| INSTRUCCIÓN ESCRITA 1 |
Enumera todas las líneas del listado que contengan la palabra "lake" y cópialas tal cual, teniendo en cuenta que se distinguen mayúsculas y minúsculas.

| TEXTO |
╔══

Me toca pues contaros que  en la madrugada del día 9 de febrero Miguel Benito murió, de esa forma tan discreta y personal, como siempre hacia todo. En su entierro, la oportunidad de saber que recibió de Instituciones ajenas a la Justicia una condecoración por su trabajo profesional en la persecución del fraude de subvenciones a la producción del aceite de oliva: quienes le conocieron fuera de esta casa supieron reconocer la dedicación absoluta al trabajo, su brillante minuciosidad. Dentro de la casa ni siquiera supimos de ese reconocimiento: ¡cosas de Miguel!

También la oportunidad de seguir aprendiendo de él: historias de Magistrados como Jose Manuel de Paúl, contando aquel juicio que sigue recordando como el mejor informe de un Fiscal que recuerda: dos horas brillantes en las que la atención no se le fue ni un instante. Yo ni siquiera conocía de qué caso me hablaba, uno ciertamente curioso con un acusado que se autoinculpaba para proteger a su padre de un homicidio, pero cuando me contaba esta mañana aquel juicio, yo veía a Miguel, mirando al testigo por encima de las gafas con su mirada brillante y aguda, al borde de lograr esa  verdad.

O las de los compañeros que me han escrito o llamado recordando su aprendizaje con el, ya sea como preparador, compañero o  visador,   como coordinador de la Sección Territorial de Osuna, cuando entonces no era ni Sección ni nada, tan solo un proyecto que cuajó con el y a su forma de entender la profesión. Curioso que aquella tarea impuesta por el Jefe a él y a su compañero de despacho, como una coordinación con destierro, permitiera desarrollar a uno y otro, cada uno a su manera, escuela, reforzando su autoridad profesional de forma indiscutible.

╚══

| DATOS DE LA TAREA |
╔══

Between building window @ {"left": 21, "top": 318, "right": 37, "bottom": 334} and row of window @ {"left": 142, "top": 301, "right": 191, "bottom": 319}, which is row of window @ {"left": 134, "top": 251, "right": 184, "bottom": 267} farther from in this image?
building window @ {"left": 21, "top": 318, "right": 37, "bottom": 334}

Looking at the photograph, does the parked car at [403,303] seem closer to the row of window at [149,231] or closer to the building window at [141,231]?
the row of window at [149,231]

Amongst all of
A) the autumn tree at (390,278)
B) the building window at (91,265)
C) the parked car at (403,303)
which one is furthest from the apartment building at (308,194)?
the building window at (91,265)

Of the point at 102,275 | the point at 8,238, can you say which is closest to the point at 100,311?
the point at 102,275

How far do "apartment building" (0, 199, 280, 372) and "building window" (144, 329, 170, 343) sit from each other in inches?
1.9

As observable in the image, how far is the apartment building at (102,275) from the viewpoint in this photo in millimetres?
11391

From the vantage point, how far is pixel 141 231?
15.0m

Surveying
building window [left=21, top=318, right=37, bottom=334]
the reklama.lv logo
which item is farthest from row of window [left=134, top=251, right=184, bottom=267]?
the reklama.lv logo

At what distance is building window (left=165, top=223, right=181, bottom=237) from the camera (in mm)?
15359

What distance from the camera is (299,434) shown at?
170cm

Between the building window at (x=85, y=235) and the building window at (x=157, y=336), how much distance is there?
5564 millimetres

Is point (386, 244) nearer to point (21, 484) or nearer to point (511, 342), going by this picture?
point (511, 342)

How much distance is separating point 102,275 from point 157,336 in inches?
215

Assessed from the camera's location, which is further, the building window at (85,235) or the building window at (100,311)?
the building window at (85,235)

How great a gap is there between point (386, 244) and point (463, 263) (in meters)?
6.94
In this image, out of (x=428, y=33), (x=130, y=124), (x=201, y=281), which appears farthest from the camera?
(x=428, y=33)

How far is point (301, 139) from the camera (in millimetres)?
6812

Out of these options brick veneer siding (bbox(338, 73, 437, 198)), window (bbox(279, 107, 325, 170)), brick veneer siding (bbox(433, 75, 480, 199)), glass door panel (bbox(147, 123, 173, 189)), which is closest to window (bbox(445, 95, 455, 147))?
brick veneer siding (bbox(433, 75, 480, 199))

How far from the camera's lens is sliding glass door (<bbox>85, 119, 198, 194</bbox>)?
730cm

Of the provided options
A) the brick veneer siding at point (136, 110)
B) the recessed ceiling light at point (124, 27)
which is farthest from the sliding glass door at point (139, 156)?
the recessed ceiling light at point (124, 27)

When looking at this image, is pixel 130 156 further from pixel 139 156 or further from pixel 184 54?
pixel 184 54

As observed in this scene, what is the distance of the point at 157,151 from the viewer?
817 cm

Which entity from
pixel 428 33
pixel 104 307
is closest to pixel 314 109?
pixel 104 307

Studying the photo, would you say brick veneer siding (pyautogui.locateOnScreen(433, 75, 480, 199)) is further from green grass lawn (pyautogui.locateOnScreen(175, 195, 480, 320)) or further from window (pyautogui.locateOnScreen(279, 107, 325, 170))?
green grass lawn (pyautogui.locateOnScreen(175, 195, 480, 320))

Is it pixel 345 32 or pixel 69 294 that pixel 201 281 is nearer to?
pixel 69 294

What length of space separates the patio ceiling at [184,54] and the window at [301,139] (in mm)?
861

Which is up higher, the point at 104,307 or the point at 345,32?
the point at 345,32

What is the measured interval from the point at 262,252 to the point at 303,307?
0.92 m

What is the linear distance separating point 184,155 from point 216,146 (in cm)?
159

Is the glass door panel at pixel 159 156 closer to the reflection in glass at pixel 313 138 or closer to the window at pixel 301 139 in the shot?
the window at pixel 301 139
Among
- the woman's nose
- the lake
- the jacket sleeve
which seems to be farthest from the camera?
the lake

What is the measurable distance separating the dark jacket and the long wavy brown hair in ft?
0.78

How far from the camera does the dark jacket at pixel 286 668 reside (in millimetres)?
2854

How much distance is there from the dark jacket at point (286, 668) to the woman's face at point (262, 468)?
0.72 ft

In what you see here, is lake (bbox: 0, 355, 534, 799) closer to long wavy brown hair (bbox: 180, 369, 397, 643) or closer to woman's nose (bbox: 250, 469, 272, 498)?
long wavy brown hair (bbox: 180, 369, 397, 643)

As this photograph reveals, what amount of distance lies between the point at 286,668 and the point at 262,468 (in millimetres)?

╚══

| INSTRUCCIÓN ESCRITA 2 |
Reproduce literalmente el fragmento del texto sobre Miguel Benito comprendido entre "También la oportunidad" y "lograr esa  verdad.", ambos incluidos.

| RESPUESTA FINAL 1 |
- the lake
the lake
In what you see here, is lake (bbox: 0, 355, 534, 799) closer to long wavy brown hair (bbox: 180, 369, 397, 643) or closer to woman's nose (bbox: 250, 469, 272, 498)?

| RESPUESTA FINAL 2 |
También la oportunidad de seguir aprendiendo de él: historias de Magistrados como Jose Manuel de Paúl, contando aquel juicio que sigue recordando como el mejor informe de un Fiscal que recuerda: dos horas brillantes en las que la atención no se le fue ni un instante. Yo ni siquiera conocía de qué caso me hablaba, uno ciertamente curioso con un acusado que se autoinculpaba para proteger a su padre de un homicidio, pero cuando me contaba esta mañana aquel juicio, yo veía a Miguel, mirando al testigo por encima de las gafas con su mirada brillante y aguda, al borde de lograr esa  verdad.